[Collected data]
++++++++

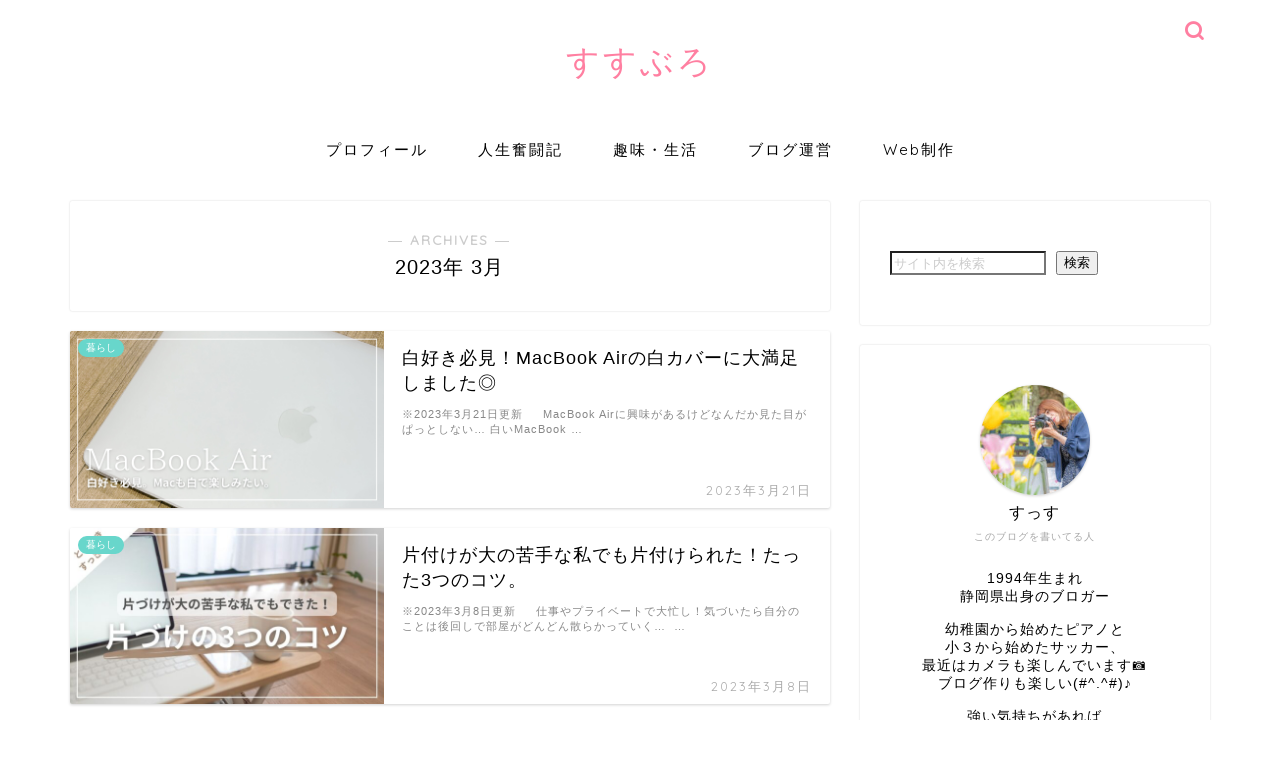

--- FILE ---
content_type: text/html; charset=utf-8
request_url: https://www.google.com/recaptcha/api2/aframe
body_size: -85
content:
<!DOCTYPE HTML><html><head><meta http-equiv="content-type" content="text/html; charset=UTF-8"></head><body><script nonce="jYwFU9BCUH1y_U2OX2Or_g">/** Anti-fraud and anti-abuse applications only. See google.com/recaptcha */ try{var clients={'sodar':'https://pagead2.googlesyndication.com/pagead/sodar?'};window.addEventListener("message",function(a){try{if(a.source===window.parent){var b=JSON.parse(a.data);var c=clients[b['id']];if(c){var d=document.createElement('img');d.src=c+b['params']+'&rc='+(localStorage.getItem("rc::a")?sessionStorage.getItem("rc::b"):"");window.document.body.appendChild(d);sessionStorage.setItem("rc::e",parseInt(sessionStorage.getItem("rc::e")||0)+1);localStorage.setItem("rc::h",'1769022047993');}}}catch(b){}});window.parent.postMessage("_grecaptcha_ready", "*");}catch(b){}</script></body></html>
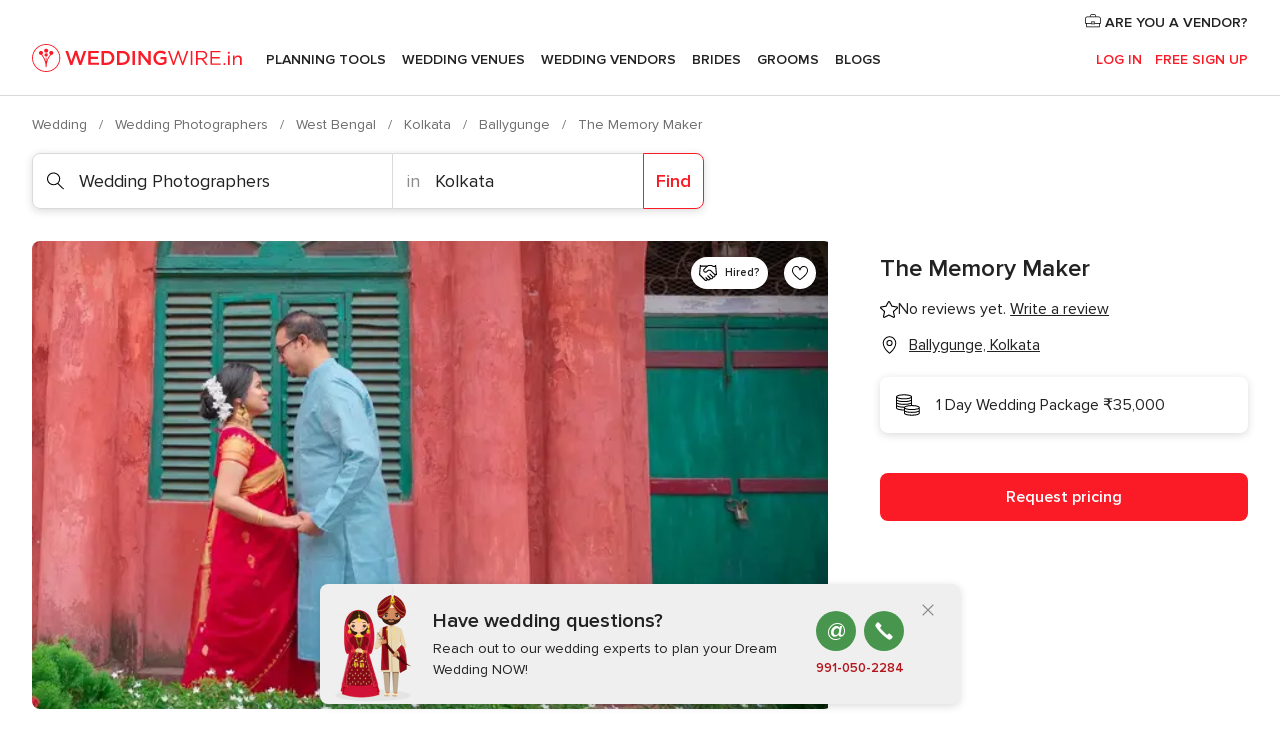

--- FILE ---
content_type: image/svg+xml
request_url: https://cdn1.weddingwire.in/assets/svg/optimized/vendors/pricing.svg
body_size: 697
content:
<svg viewBox="0 0 47 42"><path d="M31.336 4.949c0 3.075-6.897 4.917-15.591 4.917C7.05 9.866.15 8.024.15 4.949.151 1.875 7.054.032 15.745.032c8.691 0 15.591 1.843 15.591 4.917zm-2 0c0-.41-1.24-1.195-3.545-1.81-2.626-.702-6.215-1.107-10.046-1.107-3.83 0-7.42.405-10.047 1.106-2.306.616-3.547 1.402-3.547 1.81 0 .411 1.24 1.196 3.547 1.812 2.627.701 6.216 1.106 10.047 1.106 3.831 0 7.42-.405 10.046-1.106 2.306-.615 3.545-1.4 3.545-1.811zm0 0a1 1 0 012 0v5.483c0 3.164-6.874 4.917-15.591 4.917C7.025 15.35.15 13.596.15 10.432V4.95a1 1 0 112 0v5.483c0 .47 1.273 1.262 3.664 1.871 2.614.667 6.186 1.046 9.93 1.046 3.742 0 7.314-.38 9.928-1.046 2.39-.61 3.663-1.4 3.663-1.87V4.948zM15.512 31.754C6.908 31.723.152 29.972.152 26.837V15.941v-5.554a1 1 0 112 0v5.508c.044.472 1.314 1.246 3.663 1.846 2.615.667 6.187 1.046 9.93 1.046 3.741 0 7.313-.38 9.928-1.046 2.371-.605 3.643-1.39 3.663-1.86v-.011-5.482a1 1 0 012 0v10.75c8.583.032 15.36 1.87 15.36 4.916V37.02c0 3.164-6.873 4.917-15.593 4.917-8.717 0-15.59-1.753-15.59-4.917v-5.267zm0-2V26.27c-5.787-.02-10.738-.82-13.36-2.294v2.861c0 .47 1.274 1.26 3.664 1.87 2.56.653 6.04 1.031 9.696 1.047zm2 1.04v.743c0 .47 1.274 1.26 3.663 1.87 2.615.667 6.187 1.047 9.928 1.047 3.743 0 7.316-.38 9.93-1.047 2.39-.61 3.664-1.4 3.664-1.87v-2.903c-2.66 1.495-7.717 2.337-13.594 2.337-5.874 0-10.93-.842-13.59-2.338v2.064a1.018 1.018 0 010 .096zm11.824-9.63v-2.671c-2.657 1.494-7.705 2.294-13.591 2.294-5.887 0-10.936-.8-13.593-2.294v2.861c0 .469 1.274 1.26 3.664 1.87 2.614.667 6.186 1.047 9.928 1.047.207 0 .42-.003.657-.007 1.945-1.812 6.888-2.92 12.935-3.1zm.811 1.982a1.004 1.004 0 01-.157.003c-3.407.07-6.562.461-8.932 1.094-1.807.483-2.96 1.07-3.374 1.498-.04.072-.088.138-.143.197a.28.28 0 00-.029.116c0 .41 1.24 1.195 3.546 1.81 2.627.702 6.216 1.107 10.045 1.107 3.832 0 7.422-.405 10.048-1.107 2.306-.615 3.546-1.4 3.546-1.81 0-.41-1.24-1.195-3.546-1.81-2.626-.702-6.216-1.107-10.048-1.107-.32 0-.64.003-.956.009zm14.55 11.013c-2.657 1.495-7.706 2.295-13.594 2.295-5.886 0-10.935-.8-13.59-2.295v2.862c0 .47 1.272 1.26 3.662 1.87 2.614.667 6.186 1.047 9.928 1.047 3.744 0 7.316-.38 9.93-1.047 2.39-.61 3.664-1.4 3.664-1.87v-2.862z" fill-rule="nonzero"/></svg>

++++++++

Make an exact copy of the records above, with the pictures left out.

--- FILE ---
content_type: text/html; charset=utf-8
request_url: https://www.google.com/recaptcha/api2/aframe
body_size: -85
content:
<!DOCTYPE HTML><html><head><meta http-equiv="content-type" content="text/html; charset=UTF-8"></head><body><script nonce="jYwFU9BCUH1y_U2OX2Or_g">/** Anti-fraud and anti-abuse applications only. See google.com/recaptcha */ try{var clients={'sodar':'https://pagead2.googlesyndication.com/pagead/sodar?'};window.addEventListener("message",function(a){try{if(a.source===window.parent){var b=JSON.parse(a.data);var c=clients[b['id']];if(c){var d=document.createElement('img');d.src=c+b['params']+'&rc='+(localStorage.getItem("rc::a")?sessionStorage.getItem("rc::b"):"");window.document.body.appendChild(d);sessionStorage.setItem("rc::e",parseInt(sessionStorage.getItem("rc::e")||0)+1);localStorage.setItem("rc::h",'1769022047993');}}}catch(b){}});window.parent.postMessage("_grecaptcha_ready", "*");}catch(b){}</script></body></html>

--- FILE ---
content_type: image/svg+xml
request_url: https://cdn1.weddingwire.in/assets/svg/optimized/vendors/pricing.svg
body_size: 697
content:
<svg viewBox="0 0 47 42"><path d="M31.336 4.949c0 3.075-6.897 4.917-15.591 4.917C7.05 9.866.15 8.024.15 4.949.151 1.875 7.054.032 15.745.032c8.691 0 15.591 1.843 15.591 4.917zm-2 0c0-.41-1.24-1.195-3.545-1.81-2.626-.702-6.215-1.107-10.046-1.107-3.83 0-7.42.405-10.047 1.106-2.306.616-3.547 1.402-3.547 1.81 0 .411 1.24 1.196 3.547 1.812 2.627.701 6.216 1.106 10.047 1.106 3.831 0 7.42-.405 10.046-1.106 2.306-.615 3.545-1.4 3.545-1.811zm0 0a1 1 0 012 0v5.483c0 3.164-6.874 4.917-15.591 4.917C7.025 15.35.15 13.596.15 10.432V4.95a1 1 0 112 0v5.483c0 .47 1.273 1.262 3.664 1.871 2.614.667 6.186 1.046 9.93 1.046 3.742 0 7.314-.38 9.928-1.046 2.39-.61 3.663-1.4 3.663-1.87V4.948zM15.512 31.754C6.908 31.723.152 29.972.152 26.837V15.941v-5.554a1 1 0 112 0v5.508c.044.472 1.314 1.246 3.663 1.846 2.615.667 6.187 1.046 9.93 1.046 3.741 0 7.313-.38 9.928-1.046 2.371-.605 3.643-1.39 3.663-1.86v-.011-5.482a1 1 0 012 0v10.75c8.583.032 15.36 1.87 15.36 4.916V37.02c0 3.164-6.873 4.917-15.593 4.917-8.717 0-15.59-1.753-15.59-4.917v-5.267zm0-2V26.27c-5.787-.02-10.738-.82-13.36-2.294v2.861c0 .47 1.274 1.26 3.664 1.87 2.56.653 6.04 1.031 9.696 1.047zm2 1.04v.743c0 .47 1.274 1.26 3.663 1.87 2.615.667 6.187 1.047 9.928 1.047 3.743 0 7.316-.38 9.93-1.047 2.39-.61 3.664-1.4 3.664-1.87v-2.903c-2.66 1.495-7.717 2.337-13.594 2.337-5.874 0-10.93-.842-13.59-2.338v2.064a1.018 1.018 0 010 .096zm11.824-9.63v-2.671c-2.657 1.494-7.705 2.294-13.591 2.294-5.887 0-10.936-.8-13.593-2.294v2.861c0 .469 1.274 1.26 3.664 1.87 2.614.667 6.186 1.047 9.928 1.047.207 0 .42-.003.657-.007 1.945-1.812 6.888-2.92 12.935-3.1zm.811 1.982a1.004 1.004 0 01-.157.003c-3.407.07-6.562.461-8.932 1.094-1.807.483-2.96 1.07-3.374 1.498-.04.072-.088.138-.143.197a.28.28 0 00-.029.116c0 .41 1.24 1.195 3.546 1.81 2.627.702 6.216 1.107 10.045 1.107 3.832 0 7.422-.405 10.048-1.107 2.306-.615 3.546-1.4 3.546-1.81 0-.41-1.24-1.195-3.546-1.81-2.626-.702-6.216-1.107-10.048-1.107-.32 0-.64.003-.956.009zm14.55 11.013c-2.657 1.495-7.706 2.295-13.594 2.295-5.886 0-10.935-.8-13.59-2.295v2.862c0 .47 1.272 1.26 3.662 1.87 2.614.667 6.186 1.047 9.928 1.047 3.744 0 7.316-.38 9.93-1.047 2.39-.61 3.664-1.4 3.664-1.87v-2.862z" fill-rule="nonzero"/></svg>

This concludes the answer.